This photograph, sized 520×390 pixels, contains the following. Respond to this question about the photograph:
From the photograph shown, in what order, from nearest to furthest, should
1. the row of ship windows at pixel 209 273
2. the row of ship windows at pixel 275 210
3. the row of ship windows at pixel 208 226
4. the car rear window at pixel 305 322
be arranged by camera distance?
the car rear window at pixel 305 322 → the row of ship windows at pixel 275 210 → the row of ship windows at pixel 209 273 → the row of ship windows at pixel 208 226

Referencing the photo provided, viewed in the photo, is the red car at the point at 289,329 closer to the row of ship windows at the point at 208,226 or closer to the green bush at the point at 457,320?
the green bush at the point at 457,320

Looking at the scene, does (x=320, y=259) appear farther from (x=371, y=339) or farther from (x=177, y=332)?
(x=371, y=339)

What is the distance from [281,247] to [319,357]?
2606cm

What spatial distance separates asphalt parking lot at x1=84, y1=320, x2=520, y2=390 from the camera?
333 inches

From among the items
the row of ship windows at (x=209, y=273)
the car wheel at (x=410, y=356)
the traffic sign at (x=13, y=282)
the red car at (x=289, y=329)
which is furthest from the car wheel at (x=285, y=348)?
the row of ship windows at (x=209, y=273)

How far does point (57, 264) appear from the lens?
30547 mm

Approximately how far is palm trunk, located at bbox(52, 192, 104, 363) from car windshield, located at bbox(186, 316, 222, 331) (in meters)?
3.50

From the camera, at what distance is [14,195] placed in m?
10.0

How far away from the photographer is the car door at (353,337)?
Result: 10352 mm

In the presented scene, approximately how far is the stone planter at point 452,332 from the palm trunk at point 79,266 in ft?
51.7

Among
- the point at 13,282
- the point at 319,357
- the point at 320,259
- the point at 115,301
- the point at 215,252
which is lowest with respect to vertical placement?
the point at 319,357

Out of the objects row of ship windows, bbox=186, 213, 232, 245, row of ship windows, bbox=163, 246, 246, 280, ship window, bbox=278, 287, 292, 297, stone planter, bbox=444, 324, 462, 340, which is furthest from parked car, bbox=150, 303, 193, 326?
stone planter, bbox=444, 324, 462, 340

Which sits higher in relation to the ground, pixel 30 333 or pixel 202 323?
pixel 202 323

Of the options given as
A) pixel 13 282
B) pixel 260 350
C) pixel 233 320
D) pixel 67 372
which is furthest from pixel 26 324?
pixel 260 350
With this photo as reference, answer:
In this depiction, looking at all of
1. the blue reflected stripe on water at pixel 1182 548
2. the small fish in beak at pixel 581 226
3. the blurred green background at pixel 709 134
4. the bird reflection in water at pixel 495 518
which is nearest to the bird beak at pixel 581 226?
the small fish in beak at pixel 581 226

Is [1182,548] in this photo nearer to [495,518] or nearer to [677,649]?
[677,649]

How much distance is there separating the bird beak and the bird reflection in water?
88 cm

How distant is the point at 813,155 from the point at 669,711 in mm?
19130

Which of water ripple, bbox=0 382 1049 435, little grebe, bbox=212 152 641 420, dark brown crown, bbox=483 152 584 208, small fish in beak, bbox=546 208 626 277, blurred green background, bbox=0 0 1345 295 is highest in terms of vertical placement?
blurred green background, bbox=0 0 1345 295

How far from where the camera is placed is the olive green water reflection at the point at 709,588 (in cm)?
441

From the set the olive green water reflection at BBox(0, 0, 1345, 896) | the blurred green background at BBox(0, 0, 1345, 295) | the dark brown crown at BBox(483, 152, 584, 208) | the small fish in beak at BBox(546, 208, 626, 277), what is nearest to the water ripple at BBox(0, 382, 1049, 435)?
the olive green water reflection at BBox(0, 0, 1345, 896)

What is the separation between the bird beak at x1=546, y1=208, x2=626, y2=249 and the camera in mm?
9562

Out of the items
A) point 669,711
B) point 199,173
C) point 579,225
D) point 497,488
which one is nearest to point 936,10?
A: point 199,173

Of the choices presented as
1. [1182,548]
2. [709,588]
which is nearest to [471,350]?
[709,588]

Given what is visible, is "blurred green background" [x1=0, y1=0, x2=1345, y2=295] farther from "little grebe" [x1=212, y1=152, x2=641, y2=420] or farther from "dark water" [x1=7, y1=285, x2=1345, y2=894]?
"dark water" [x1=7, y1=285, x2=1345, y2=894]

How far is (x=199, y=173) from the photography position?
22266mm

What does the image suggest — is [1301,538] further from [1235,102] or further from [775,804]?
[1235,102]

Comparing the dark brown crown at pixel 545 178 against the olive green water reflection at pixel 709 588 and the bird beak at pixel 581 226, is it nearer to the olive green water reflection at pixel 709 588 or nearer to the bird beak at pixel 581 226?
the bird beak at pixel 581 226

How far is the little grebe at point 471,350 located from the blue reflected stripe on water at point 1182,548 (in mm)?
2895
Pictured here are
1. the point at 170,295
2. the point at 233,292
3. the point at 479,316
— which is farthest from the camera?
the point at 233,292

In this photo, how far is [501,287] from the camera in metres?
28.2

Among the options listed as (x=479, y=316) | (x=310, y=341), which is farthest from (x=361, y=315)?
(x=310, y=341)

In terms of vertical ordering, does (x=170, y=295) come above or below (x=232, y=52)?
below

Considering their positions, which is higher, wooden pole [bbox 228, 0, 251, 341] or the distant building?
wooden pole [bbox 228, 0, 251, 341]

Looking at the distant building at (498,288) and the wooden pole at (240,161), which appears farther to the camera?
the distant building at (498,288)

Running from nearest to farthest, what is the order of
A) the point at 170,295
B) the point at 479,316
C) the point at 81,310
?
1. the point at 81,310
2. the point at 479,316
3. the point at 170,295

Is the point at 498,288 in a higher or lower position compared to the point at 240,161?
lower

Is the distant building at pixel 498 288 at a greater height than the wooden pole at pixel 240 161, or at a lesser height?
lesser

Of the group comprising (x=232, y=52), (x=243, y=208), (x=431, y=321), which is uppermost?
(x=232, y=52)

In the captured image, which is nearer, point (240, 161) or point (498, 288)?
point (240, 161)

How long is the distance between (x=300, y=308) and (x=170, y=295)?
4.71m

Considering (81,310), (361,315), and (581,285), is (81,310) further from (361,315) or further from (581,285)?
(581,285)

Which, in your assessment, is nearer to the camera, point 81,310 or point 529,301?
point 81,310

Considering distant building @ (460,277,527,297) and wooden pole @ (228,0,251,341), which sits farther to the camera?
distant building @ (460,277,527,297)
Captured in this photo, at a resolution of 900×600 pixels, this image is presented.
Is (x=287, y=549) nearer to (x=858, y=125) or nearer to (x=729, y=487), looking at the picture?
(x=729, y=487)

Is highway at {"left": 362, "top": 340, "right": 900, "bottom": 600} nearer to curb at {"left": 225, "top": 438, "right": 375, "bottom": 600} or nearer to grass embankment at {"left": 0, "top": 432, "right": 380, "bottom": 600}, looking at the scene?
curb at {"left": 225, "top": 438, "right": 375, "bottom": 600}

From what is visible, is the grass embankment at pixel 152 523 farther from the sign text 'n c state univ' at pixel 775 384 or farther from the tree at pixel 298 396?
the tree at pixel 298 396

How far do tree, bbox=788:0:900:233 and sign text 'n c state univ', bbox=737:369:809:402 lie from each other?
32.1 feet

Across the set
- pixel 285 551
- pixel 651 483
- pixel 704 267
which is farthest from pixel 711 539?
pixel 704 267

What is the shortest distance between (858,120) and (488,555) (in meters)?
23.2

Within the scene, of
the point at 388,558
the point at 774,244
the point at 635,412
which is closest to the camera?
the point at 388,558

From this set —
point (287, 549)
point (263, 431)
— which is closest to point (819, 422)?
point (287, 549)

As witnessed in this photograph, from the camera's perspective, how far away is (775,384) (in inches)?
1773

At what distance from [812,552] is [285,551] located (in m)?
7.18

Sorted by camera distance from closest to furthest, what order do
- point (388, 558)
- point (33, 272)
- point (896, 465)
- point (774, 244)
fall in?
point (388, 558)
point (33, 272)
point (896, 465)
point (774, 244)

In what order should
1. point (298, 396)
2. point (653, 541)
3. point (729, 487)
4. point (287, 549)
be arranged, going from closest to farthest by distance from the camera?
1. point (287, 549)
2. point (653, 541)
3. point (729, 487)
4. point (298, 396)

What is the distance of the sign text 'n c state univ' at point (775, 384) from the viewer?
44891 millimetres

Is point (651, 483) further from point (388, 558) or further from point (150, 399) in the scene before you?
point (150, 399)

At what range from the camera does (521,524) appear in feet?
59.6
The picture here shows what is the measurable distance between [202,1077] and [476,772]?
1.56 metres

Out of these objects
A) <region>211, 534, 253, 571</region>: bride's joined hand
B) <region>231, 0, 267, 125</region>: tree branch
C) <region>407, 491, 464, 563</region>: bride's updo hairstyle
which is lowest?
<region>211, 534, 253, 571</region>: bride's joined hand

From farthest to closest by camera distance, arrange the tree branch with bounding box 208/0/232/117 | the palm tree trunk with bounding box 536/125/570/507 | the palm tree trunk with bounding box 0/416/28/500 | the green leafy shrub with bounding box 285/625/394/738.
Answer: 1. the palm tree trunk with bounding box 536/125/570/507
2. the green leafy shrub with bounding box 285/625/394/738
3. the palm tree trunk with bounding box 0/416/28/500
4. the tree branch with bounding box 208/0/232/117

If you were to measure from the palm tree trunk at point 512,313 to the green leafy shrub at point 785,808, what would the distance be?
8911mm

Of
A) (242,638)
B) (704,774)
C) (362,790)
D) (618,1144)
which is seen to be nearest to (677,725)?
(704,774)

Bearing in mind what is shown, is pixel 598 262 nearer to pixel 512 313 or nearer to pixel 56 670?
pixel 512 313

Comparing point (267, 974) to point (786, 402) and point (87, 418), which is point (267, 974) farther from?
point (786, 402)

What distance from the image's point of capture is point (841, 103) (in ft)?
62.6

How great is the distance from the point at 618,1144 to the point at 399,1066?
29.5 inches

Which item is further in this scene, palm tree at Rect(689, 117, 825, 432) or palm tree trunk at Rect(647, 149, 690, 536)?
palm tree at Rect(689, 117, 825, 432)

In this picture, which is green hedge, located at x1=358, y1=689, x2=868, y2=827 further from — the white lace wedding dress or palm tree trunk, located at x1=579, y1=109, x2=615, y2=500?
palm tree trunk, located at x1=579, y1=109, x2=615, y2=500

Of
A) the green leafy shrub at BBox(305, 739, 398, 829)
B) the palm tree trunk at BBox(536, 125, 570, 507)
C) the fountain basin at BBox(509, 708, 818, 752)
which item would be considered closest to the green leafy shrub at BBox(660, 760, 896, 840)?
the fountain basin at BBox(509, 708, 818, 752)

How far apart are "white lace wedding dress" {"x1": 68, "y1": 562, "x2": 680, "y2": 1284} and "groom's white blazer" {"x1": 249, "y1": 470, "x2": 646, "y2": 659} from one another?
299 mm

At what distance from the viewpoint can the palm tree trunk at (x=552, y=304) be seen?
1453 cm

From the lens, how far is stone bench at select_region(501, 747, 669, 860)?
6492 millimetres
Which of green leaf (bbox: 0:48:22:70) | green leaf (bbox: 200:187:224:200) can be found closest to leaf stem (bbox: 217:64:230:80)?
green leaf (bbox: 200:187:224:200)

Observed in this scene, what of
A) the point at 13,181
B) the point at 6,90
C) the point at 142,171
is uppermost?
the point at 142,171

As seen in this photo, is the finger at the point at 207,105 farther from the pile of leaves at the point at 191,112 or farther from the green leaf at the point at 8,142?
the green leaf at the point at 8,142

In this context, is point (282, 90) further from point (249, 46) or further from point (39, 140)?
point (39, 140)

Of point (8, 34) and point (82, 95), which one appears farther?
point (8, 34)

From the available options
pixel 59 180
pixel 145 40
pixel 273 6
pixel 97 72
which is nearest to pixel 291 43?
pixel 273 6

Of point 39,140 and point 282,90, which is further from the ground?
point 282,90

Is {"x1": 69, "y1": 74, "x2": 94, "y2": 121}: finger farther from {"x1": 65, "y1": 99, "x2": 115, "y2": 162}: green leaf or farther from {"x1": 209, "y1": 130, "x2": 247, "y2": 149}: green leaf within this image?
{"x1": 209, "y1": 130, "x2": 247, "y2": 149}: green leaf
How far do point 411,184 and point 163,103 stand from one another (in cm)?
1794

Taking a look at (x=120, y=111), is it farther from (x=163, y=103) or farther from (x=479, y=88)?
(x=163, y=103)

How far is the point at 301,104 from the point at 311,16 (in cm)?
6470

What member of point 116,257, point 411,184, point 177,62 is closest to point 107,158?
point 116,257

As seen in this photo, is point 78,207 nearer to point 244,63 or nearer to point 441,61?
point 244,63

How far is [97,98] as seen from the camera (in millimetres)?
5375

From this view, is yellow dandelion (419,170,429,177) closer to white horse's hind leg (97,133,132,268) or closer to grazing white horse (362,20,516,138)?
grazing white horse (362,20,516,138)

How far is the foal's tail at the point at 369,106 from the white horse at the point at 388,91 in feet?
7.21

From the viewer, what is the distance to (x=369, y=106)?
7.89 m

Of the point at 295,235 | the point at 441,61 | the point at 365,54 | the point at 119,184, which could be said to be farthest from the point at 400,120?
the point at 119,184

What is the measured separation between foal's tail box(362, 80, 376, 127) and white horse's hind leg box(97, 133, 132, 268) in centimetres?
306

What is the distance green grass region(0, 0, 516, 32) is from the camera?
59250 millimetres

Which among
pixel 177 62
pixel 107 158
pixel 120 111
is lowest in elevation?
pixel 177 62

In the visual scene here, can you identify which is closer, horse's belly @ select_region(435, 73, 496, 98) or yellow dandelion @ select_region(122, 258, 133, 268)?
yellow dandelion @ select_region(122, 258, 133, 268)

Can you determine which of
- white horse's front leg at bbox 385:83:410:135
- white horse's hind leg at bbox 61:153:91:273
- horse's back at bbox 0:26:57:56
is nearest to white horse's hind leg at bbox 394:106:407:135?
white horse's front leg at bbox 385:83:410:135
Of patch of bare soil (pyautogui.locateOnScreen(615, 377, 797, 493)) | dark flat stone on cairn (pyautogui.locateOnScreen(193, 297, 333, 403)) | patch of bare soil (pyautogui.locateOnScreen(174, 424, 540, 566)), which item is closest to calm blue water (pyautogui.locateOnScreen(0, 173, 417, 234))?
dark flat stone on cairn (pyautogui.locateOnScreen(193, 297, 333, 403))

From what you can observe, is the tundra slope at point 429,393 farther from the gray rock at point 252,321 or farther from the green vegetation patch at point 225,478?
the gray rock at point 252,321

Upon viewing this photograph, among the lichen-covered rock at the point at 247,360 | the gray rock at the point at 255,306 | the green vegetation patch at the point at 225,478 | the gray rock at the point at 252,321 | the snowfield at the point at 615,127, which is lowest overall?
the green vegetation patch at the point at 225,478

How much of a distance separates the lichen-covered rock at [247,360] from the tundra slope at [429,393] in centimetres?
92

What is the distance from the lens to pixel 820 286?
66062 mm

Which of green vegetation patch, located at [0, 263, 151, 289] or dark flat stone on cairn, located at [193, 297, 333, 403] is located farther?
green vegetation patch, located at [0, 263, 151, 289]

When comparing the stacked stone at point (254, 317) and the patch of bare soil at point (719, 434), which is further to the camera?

⁂

- **Work to complete**
Extract every line from the one with "How much of" down to the final line above, both included, exactly as written.

- **Exercise answer**
How much of a distance separates the lichen-covered rock at [247,360] from the tundra slope at [429,393] in centimetres?
92

What is the distance from the lens to pixel 820 286?
66062 mm

Which of green vegetation patch, located at [0, 263, 151, 289] or dark flat stone on cairn, located at [193, 297, 333, 403] is located farther?
green vegetation patch, located at [0, 263, 151, 289]

When comparing the stacked stone at point (254, 317) and the patch of bare soil at point (719, 434), which is further to the camera?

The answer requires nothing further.